Noah had never seen a more panicked and stressed woman in his life before seeing Sophie like that, and that observation included his mother on Thanksgiving.

He was raised better than to sit by and watch someone in need, and the least he could do would be to watch the kid while she coloured so that her mom could do whatever was so important.

"I'm Noah," he introduced himself. "What's your name?" he asked, knowing the answer already.

Maddie looked up at him with a curious, but oddly confident expression. "Maddie," she replied.

Noah was still entirely unused to the English accent. The sweet way that Maddie talked seemed completely angelic, but his instincts told him that this kid could be a little hellraiser.

Although, the fact that she was wearing two different flower patterns on her clothes, and a gypsy crown on her head was entirely deceptive.

"Is that short for Madison?" he queried.

Maddie shook her head. "No, Madeleine," she corrected. "But Mummy only calls me that when she's really, really cross."

Noah chuckled. "I bet you never get your mommy really angry, do you?"

Maddie shrugged her shoulders. "You talk funny," she observed nonchalantly.

"So do you," Noah countered.

"No, I don't," Maddie protested.

"You don't sound like any of the kids from where I come from," Noah continued. "But all of those kids are in school right now. Why aren't you?" Before he gave Maddie a chance to answer his question, he turned his back on her, and walked back over to the piano. A quick check over his shoulder saw him notice that Maddie was trotting along after him.

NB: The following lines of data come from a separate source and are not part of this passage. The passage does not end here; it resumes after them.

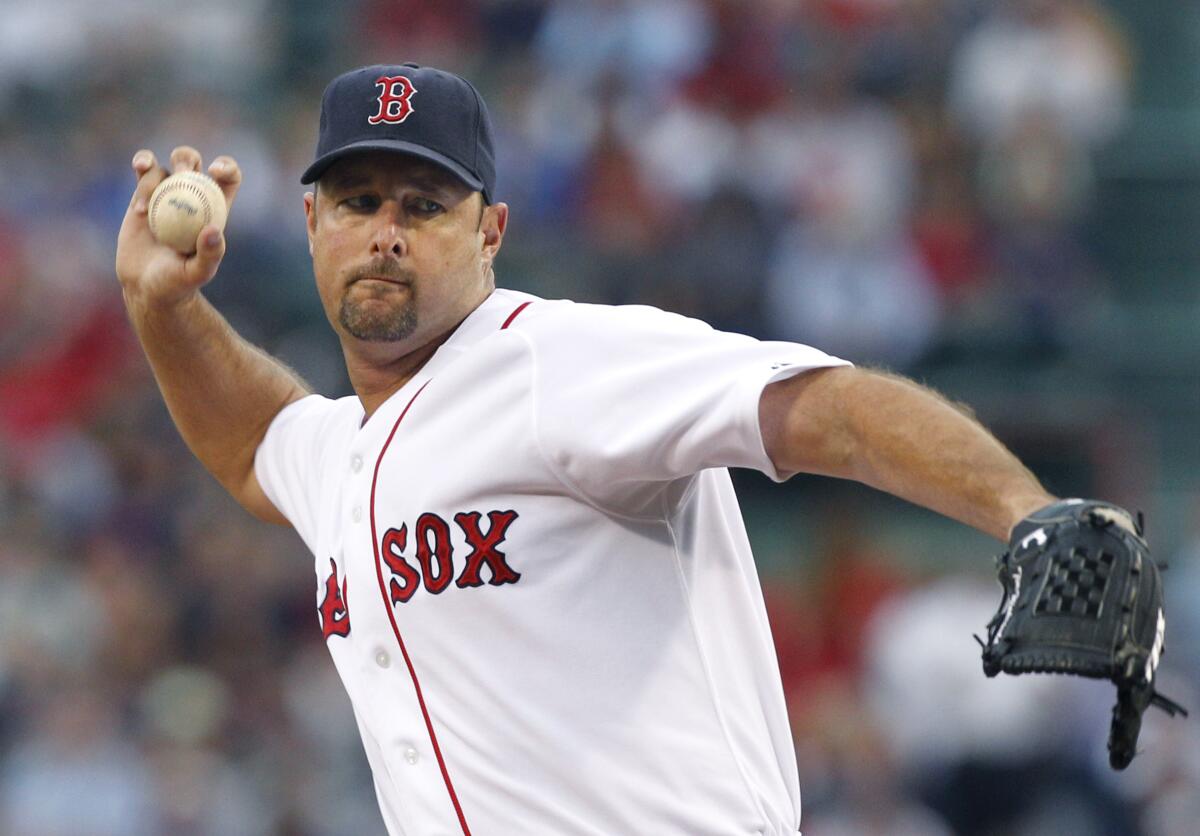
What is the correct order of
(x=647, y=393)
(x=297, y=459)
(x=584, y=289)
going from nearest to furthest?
1. (x=647, y=393)
2. (x=297, y=459)
3. (x=584, y=289)

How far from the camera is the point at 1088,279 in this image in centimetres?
902

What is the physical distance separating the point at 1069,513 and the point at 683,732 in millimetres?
960

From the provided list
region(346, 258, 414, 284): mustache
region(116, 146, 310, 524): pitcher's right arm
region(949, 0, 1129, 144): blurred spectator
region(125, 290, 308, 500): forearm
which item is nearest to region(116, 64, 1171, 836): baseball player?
region(346, 258, 414, 284): mustache

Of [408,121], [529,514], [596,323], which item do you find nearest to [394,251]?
[408,121]

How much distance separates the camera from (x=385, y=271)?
3.23 meters

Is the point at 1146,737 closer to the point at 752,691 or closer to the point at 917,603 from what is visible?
the point at 917,603

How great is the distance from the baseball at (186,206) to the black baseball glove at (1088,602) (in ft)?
6.46

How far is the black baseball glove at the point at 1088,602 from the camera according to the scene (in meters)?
2.21

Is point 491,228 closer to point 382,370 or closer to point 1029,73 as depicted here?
point 382,370

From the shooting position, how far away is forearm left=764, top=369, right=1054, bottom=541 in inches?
93.6

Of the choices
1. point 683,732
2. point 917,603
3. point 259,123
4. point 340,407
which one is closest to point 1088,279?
point 917,603

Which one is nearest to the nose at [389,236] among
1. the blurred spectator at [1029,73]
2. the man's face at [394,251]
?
the man's face at [394,251]

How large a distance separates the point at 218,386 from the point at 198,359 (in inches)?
3.3

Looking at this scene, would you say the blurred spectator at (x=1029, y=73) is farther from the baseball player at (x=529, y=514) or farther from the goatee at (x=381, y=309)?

"Because I hate school!" Maddie cried after him. "I don't go to school anymore because I hate it."

Noah knew that all kids hated school at some point. There might have been a hard test coming up, or studying for finals was sucking, or you had your fitness test coming up in gym and you were going to embarrass yourself in front of the entire cohort.

But why would a kid her age hate school? Wasn't school at her age all cutting and colouring and eating paste?

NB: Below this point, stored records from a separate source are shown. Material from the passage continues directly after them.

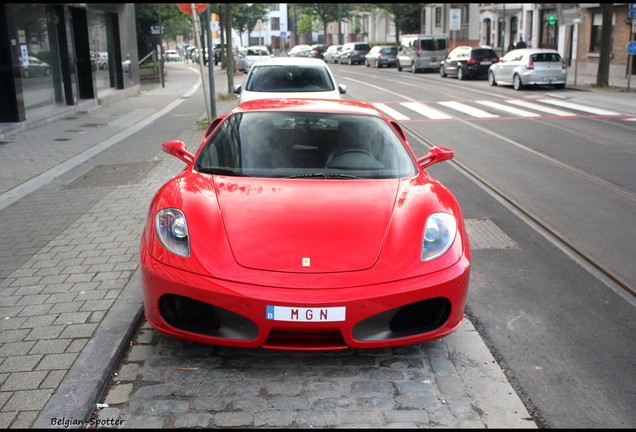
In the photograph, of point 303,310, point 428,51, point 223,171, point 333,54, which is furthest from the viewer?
point 333,54

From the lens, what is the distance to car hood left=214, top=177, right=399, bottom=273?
3.64 metres

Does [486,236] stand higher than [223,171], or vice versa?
[223,171]

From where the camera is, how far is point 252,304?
3459 millimetres

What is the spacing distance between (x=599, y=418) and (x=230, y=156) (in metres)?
2.94

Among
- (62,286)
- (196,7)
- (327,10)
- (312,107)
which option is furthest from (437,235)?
(327,10)

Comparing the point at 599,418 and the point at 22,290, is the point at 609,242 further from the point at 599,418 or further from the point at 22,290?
the point at 22,290

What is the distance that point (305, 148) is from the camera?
5035mm

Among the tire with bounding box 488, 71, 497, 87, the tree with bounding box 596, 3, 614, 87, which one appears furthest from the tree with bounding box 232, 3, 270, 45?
the tree with bounding box 596, 3, 614, 87

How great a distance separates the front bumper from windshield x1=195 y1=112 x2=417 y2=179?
3.80 ft

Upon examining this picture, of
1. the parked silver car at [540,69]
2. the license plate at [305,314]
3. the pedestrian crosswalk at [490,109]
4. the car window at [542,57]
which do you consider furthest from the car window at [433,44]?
the license plate at [305,314]

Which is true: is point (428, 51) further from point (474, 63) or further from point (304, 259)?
point (304, 259)

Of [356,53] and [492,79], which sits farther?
[356,53]

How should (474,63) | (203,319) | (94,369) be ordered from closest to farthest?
1. (94,369)
2. (203,319)
3. (474,63)

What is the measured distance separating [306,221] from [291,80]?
8.52 metres
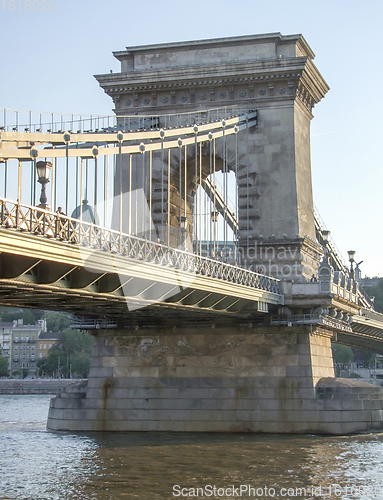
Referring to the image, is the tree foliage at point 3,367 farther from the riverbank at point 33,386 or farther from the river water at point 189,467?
the river water at point 189,467

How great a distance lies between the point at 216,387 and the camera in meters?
44.6

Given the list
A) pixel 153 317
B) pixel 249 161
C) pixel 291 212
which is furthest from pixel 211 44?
pixel 153 317

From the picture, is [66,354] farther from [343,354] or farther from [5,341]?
[343,354]

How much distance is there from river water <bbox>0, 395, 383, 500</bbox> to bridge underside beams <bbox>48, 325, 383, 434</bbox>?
3.65ft

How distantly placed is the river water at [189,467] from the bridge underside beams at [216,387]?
3.65 feet

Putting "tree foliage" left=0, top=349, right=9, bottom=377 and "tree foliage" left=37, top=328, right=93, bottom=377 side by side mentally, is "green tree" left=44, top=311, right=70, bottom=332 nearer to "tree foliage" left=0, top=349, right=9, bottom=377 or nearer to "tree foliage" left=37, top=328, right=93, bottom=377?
"tree foliage" left=37, top=328, right=93, bottom=377

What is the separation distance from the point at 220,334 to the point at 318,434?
23.2ft

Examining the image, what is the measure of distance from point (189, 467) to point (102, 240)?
10.4 meters

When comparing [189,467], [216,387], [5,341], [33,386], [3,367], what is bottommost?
[189,467]

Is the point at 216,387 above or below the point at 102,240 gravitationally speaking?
below

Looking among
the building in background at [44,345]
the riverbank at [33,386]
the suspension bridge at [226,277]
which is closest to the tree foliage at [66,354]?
the building in background at [44,345]

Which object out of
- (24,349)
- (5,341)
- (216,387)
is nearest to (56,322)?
(24,349)

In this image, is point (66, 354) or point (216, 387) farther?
point (66, 354)

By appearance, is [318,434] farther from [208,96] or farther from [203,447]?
[208,96]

"You've got to go to school, Maddie. It makes you smarter." Noah pulled out a chair next to the table that was closest to the piano.

Maddie immediately settled in it, unzipping her backpack in the process. "They all say I'm dumb," Maddie replied, pulling out the colouring book that she had been doodling in the day before.

Noah knew exactly how that felt. Today, he knew teachers wouldn't use those words. Kids might. Kids could be assholes. But teachers wouldn't.

When he was a kid, teachers did use words like 'dumb', and even worse, 'retarded'. Noah had crapped out on every test there was. He had been the dumb kid that was in all the bottom groups with modified work that even a monkey could do. He had been this close to be held back before anyone had even bothered to ask why he wasn't performing well.

"There are a thousand different ways to be smart, kid," Noah told her. "You've just got to find what you're good at."

Maddie organised her coloured pencils and began to diligently colour in her complex picture of an owl in perfect rainbow.